Although Barrett said back in April that the city had all the necessary bells and whistles, just on a more "compact," "very walkable" scale.
The convention was expected to have a direct economic impact of $150 million on the Greater Cincinnati area.
RNC officials will move on to official site visits for the remaining cities in June.
Further cuts will be made from late June through August and initial negotiations could begin. The final step will be a vote on the final city by the full RNC governing
Below is a statement from Triantafilou:
Earlier today, the Host Committee working on bringing the RNC Convention to Cincinnati in 2016 withdrew their bid. The decision to withdraw was made after careful consultation with the Republican National Committee and with our team. Las Vegas also withdrew today as well.
The effort to bring this world-class event to Cincinnati was an outstanding exercise in cooperation and teamwork for our entire region. Supporters from every corner of the Tri-State area worked together and across partisan lines. Showcasing our city to the world brought all of us great civic pride. In the end, we may have fallen short, but the cause of advancing Cincinnati as a place worthy of such an event was successful.
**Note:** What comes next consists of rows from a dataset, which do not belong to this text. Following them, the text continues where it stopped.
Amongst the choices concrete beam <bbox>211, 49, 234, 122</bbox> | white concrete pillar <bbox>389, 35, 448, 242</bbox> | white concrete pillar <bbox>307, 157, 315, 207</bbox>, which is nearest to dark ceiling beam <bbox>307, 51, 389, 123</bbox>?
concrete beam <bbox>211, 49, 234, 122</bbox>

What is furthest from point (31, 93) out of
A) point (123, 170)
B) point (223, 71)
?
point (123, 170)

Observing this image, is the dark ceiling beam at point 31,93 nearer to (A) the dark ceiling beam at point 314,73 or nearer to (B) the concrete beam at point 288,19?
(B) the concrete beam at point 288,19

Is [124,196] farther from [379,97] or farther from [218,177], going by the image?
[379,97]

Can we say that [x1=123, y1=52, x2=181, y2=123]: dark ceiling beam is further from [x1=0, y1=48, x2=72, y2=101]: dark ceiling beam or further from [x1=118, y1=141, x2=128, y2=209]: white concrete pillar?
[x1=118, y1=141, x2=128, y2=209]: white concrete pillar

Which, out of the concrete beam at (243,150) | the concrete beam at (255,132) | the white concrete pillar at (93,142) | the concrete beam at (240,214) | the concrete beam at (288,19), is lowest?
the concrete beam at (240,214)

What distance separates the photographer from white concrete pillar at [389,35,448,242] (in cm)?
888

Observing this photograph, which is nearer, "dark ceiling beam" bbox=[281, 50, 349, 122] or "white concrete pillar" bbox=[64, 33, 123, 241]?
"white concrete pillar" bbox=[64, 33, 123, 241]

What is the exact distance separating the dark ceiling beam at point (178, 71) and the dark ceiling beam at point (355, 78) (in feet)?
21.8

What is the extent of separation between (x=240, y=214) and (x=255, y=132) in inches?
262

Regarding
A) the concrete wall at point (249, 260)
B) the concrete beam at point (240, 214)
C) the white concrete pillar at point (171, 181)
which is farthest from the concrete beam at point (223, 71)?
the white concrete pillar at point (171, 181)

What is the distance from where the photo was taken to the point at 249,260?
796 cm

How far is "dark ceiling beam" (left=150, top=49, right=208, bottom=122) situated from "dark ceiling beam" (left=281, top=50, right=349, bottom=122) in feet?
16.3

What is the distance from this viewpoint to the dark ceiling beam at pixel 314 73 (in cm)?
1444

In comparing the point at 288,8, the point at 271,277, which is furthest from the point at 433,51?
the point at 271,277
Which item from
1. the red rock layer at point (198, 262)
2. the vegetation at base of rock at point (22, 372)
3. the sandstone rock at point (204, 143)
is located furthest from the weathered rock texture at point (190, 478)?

Congratulations to those cities who remain part of the process.
Although the effort to bring the Convention to Cincinnati in 2016, our effort to elect a Republican President is just beginning.
To every Republican who has offered their thoughts, help, and good wishes, I can only say a sincere "thank you." The Hamilton County Republican Party is full of great volunteers, donors, and supporters from across the region and this effort only demonstrated that to us once again.